British Sporting Artists From Barlow to Herring
Disoriented
'Desnortar', or disoriented, means to lose the north or the sense of direction, to disorient. In Disoriented a collective book from a gender perspective, we consciously seek to lose both the geographical north and the north of the contemporary art canon. We aim to rethink and disrupt, from feminist, LGTBQ+ and postcolonial approaches, the coordinates that have articulated the discourses on the art history and art system along the 20th and 21st centuries. Coordinates that define how these artistic practices and systems of modernity and the contemporary are understood, the cardinal directions and main conceptual issues, or which artists are relevant or expendable according to the narratives of avant-garde and contemporary art history.

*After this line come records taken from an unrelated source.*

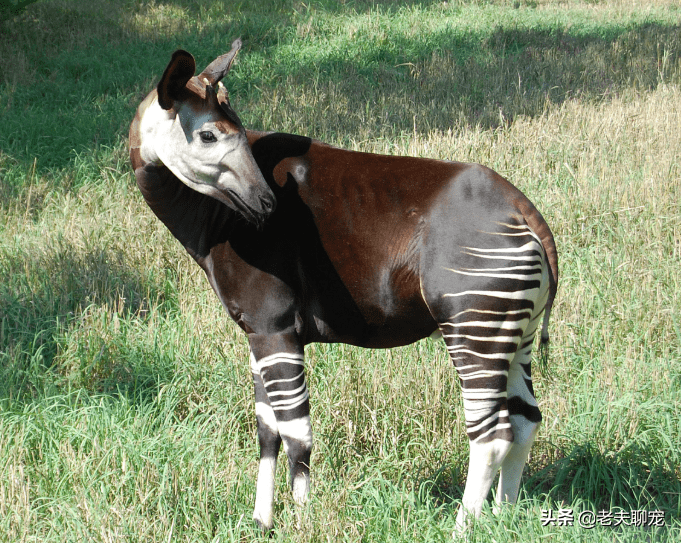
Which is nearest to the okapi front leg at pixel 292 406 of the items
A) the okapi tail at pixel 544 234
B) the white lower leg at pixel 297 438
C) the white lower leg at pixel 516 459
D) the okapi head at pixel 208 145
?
the white lower leg at pixel 297 438

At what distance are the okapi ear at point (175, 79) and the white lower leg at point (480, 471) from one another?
1.69 meters

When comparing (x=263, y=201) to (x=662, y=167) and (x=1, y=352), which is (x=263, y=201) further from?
(x=662, y=167)

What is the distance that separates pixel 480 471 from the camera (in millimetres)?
2555

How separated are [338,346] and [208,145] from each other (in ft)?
6.08

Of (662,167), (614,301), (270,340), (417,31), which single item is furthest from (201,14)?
(270,340)

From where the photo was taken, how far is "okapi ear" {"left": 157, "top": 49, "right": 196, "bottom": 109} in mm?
2295

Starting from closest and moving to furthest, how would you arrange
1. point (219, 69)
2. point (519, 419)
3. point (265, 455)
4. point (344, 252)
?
point (219, 69) → point (344, 252) → point (519, 419) → point (265, 455)

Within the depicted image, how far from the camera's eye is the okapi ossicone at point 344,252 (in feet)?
7.93

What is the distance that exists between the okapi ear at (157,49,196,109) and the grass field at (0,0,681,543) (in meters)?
1.57

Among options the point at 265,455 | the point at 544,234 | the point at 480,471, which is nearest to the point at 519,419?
the point at 480,471

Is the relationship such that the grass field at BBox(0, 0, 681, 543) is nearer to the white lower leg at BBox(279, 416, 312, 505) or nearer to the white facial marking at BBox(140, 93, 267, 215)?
the white lower leg at BBox(279, 416, 312, 505)

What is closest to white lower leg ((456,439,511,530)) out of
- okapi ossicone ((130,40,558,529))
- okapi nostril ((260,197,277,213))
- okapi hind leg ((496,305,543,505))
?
okapi ossicone ((130,40,558,529))

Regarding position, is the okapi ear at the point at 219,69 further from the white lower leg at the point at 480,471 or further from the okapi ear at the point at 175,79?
the white lower leg at the point at 480,471

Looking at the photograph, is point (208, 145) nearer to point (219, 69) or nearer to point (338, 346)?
point (219, 69)
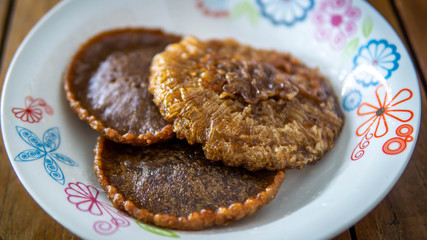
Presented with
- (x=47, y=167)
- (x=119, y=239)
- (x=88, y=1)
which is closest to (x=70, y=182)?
(x=47, y=167)

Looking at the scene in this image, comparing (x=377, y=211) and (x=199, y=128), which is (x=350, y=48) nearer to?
(x=377, y=211)

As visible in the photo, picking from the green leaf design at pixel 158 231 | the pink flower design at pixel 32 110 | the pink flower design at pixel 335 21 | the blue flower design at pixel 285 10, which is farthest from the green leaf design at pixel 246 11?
the green leaf design at pixel 158 231

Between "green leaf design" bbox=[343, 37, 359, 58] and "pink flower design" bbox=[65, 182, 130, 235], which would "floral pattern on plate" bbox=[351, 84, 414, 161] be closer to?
"green leaf design" bbox=[343, 37, 359, 58]

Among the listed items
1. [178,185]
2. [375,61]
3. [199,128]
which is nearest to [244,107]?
[199,128]

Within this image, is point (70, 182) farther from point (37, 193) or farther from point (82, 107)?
point (82, 107)

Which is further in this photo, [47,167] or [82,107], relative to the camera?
[82,107]

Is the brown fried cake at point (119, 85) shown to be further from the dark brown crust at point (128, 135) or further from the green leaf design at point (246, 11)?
the green leaf design at point (246, 11)

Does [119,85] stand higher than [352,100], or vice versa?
[352,100]
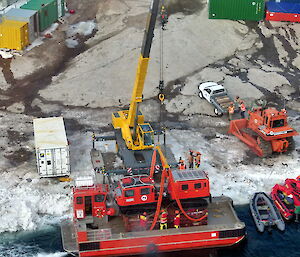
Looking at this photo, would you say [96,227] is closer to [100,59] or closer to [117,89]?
[117,89]

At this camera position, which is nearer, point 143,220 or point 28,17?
point 143,220

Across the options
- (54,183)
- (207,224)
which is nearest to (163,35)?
(54,183)

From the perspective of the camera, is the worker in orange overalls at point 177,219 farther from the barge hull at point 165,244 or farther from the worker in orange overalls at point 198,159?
the worker in orange overalls at point 198,159

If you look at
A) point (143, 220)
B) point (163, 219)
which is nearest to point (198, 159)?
point (163, 219)

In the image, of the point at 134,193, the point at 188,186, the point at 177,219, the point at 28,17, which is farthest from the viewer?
the point at 28,17

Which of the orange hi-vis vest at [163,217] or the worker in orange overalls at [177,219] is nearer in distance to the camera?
the orange hi-vis vest at [163,217]

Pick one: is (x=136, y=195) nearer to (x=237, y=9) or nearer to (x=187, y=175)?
(x=187, y=175)

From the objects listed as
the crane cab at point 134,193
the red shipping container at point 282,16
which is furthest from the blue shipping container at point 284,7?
the crane cab at point 134,193
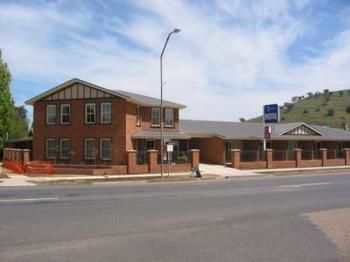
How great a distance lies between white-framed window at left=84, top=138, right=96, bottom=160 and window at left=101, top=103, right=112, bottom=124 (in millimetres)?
1783

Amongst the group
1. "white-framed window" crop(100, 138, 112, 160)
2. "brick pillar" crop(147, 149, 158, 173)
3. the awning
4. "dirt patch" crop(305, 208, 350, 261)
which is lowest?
"dirt patch" crop(305, 208, 350, 261)

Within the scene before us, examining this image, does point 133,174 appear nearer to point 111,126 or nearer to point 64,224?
point 111,126

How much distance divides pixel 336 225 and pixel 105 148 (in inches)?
1190

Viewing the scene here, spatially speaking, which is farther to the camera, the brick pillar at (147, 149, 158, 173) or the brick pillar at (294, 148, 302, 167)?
the brick pillar at (294, 148, 302, 167)

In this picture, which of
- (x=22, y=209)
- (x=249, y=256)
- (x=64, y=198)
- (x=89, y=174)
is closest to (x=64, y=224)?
(x=22, y=209)

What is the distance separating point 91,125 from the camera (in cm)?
4234

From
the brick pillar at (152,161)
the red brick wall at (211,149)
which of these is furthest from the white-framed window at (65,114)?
the red brick wall at (211,149)

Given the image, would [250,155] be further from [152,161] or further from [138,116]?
[152,161]

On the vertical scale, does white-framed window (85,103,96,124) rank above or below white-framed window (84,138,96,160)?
above

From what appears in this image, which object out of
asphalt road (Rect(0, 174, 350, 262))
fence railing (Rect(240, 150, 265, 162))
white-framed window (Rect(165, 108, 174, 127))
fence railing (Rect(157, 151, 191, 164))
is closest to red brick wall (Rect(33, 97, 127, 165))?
fence railing (Rect(157, 151, 191, 164))

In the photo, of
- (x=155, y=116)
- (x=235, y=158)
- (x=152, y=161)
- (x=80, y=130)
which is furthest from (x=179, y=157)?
(x=80, y=130)

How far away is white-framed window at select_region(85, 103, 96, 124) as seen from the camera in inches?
1661

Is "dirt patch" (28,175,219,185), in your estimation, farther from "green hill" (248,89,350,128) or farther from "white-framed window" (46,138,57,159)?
"green hill" (248,89,350,128)

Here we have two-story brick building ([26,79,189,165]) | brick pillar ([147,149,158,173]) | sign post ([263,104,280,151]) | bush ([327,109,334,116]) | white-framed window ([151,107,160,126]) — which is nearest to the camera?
brick pillar ([147,149,158,173])
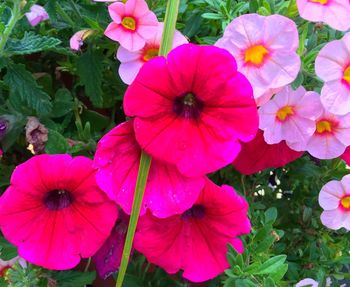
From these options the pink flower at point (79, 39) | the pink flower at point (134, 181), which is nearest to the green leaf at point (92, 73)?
the pink flower at point (79, 39)

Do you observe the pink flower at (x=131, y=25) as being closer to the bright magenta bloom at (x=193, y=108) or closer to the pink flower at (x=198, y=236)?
the bright magenta bloom at (x=193, y=108)

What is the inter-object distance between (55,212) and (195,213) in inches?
6.4

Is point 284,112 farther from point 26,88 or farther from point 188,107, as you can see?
point 26,88

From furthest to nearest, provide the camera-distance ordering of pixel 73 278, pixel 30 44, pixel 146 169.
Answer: pixel 73 278
pixel 30 44
pixel 146 169

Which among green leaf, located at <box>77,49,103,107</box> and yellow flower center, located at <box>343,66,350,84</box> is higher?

It is crucial to reinterpret and disorientate, to disnorth and thereby shatter these references to overcome the gaps that prevent the emergence of alternative knowledges. To address questions or artists often perceived as peripheral to a grand historical narrative, we propose an intersection of modern and contemporary art history, gender, feminist, queer and postcolonial approaches, and transnational interrelations. This intersectionality allows us to actively lose the north of the canon and to direct our gaze towards subjects outside the usual centres of legitimation. Mostly, we attend to women artists, to peripheral geographical centres, to subaltern collectives, or to practices or materials regularly considered of little artistic interest. All of the above critiques how conventional discourses have excluded some collectives or certain artistic proposals, and the resistances that have emerged against them.